Tucker concurs: “There’s a growing appetite for businesses to find value-added tuck-ins. I think you're going to see this trend continue. In the fragmented specialty distribution space, a tuck-in strategy works well, and investors have realized that.”
The ability to generate attractive returns utilizing a buy and build strategy is by no means new within private equity but is certainly fueling increased interest in specialty distribution where there remains numerous highly fragmented industries.

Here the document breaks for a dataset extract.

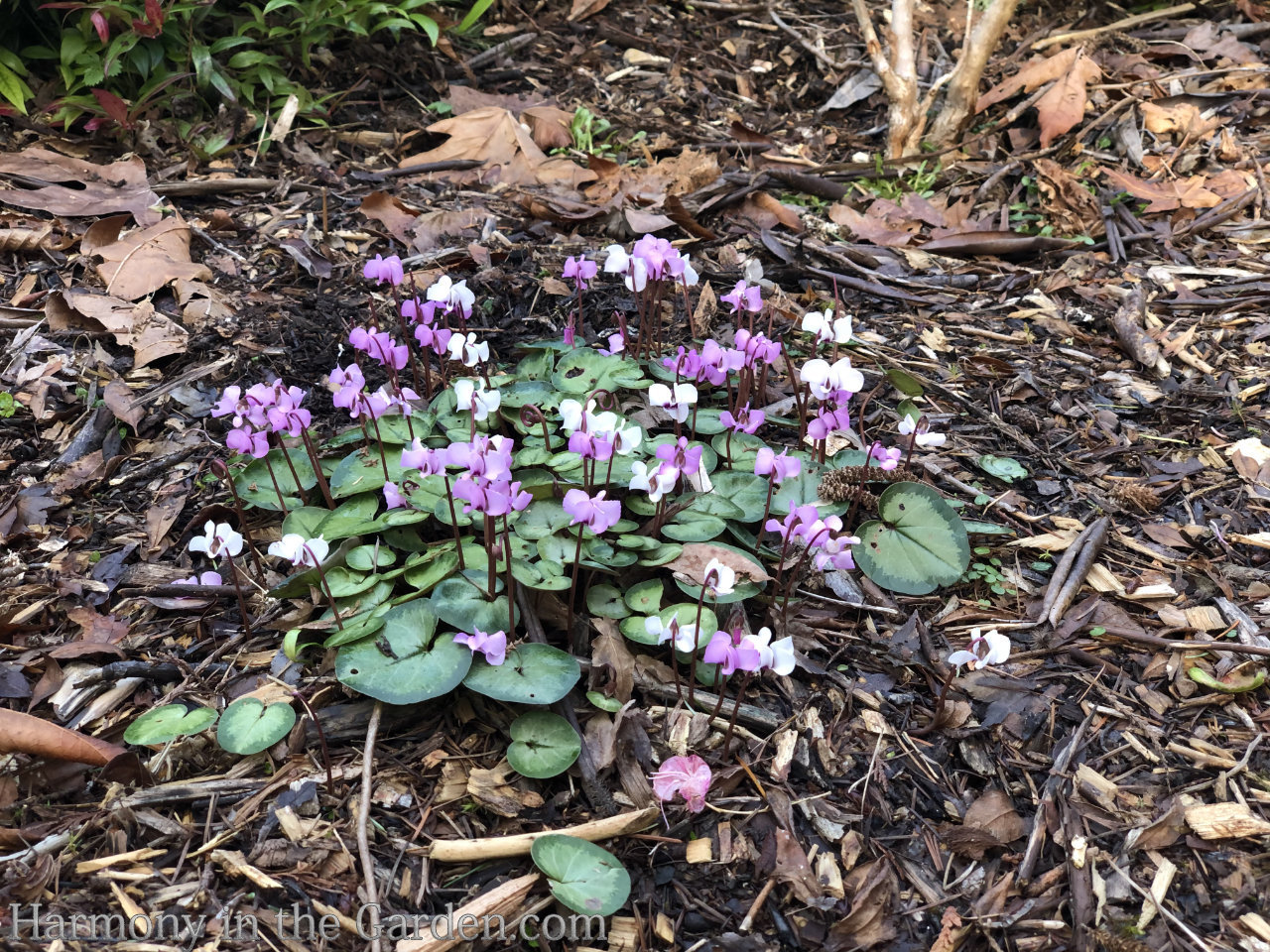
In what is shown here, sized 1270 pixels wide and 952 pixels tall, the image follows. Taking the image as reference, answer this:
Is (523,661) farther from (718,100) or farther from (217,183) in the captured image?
(718,100)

Gillam notes, “One trend we continue to see and that is fueling multiples within specialty distribution is the emergence of a broader universe of private equity groups interested in these assets. Where historically groups may have focused on distributors within specific industries or product types, increasingly we’re seeing groups pursue opportunities agnostic of industry but where they feel they can successfully deploy a proven specialty ‘distribution playbook,’ central to which is typically a consolidation strategy.”
Volume-based Synergies Remain an M&A Value Driver in the Distribution Industry
In addition to multiple arbitrage, specialty distribution investments often present opportunities for meaningful scale-based efficiencies, including through the optimization of overlapping footprints, increased market density that supports route efficiencies, purchasing volume benefits, and the ability to cross-sell a broader set of products and services through existing facilities and customer relationships. Typically larger platforms are also able to make meaningful investments in technology solutions, be it operationally focused transportation or warehouse management systems, sophisticated pricing and procurement tools, or customer-facing digital capabilities, all of which drive efficiency gains and build competitive differentiation relative to their sub scale competition.
“A big contributor to an acquisition in distribution is the power of the platform and the cross-sell opportunity,” remarks Lucas. “There’s also a significant lift the acquired business gets when it joins the larger organization and gains access to relationships, products and markets it couldn’t access before.”
SunSource’s acquisition of RHFS should achieve several of these synergies, according to Randy Beckwith, CEO of RHFS. "We are extremely excited about what the future holds for the combined business. The two companies share many of the same business philosophies, including an emphasis on adding value, a focus on customer satisfaction, a commitment to investing in the development of our employees, and a relentless pursuit of continuous improvement driving sustained growth, profitability and shareholder value. Joining forces will create greater opportunity and value for our customers, employees and suppliers."
Industrial distributors – both buyers and sellers – appear eager to engage in M&A. Whether the buyer’s objective is protection from disintermediation, building national scale, adding tuck-ins to an earlier acquisition or pursuing scale-based efficiencies, all indications are that specialty distribution businesses will continue to see high levels of M&A activity and investor interest.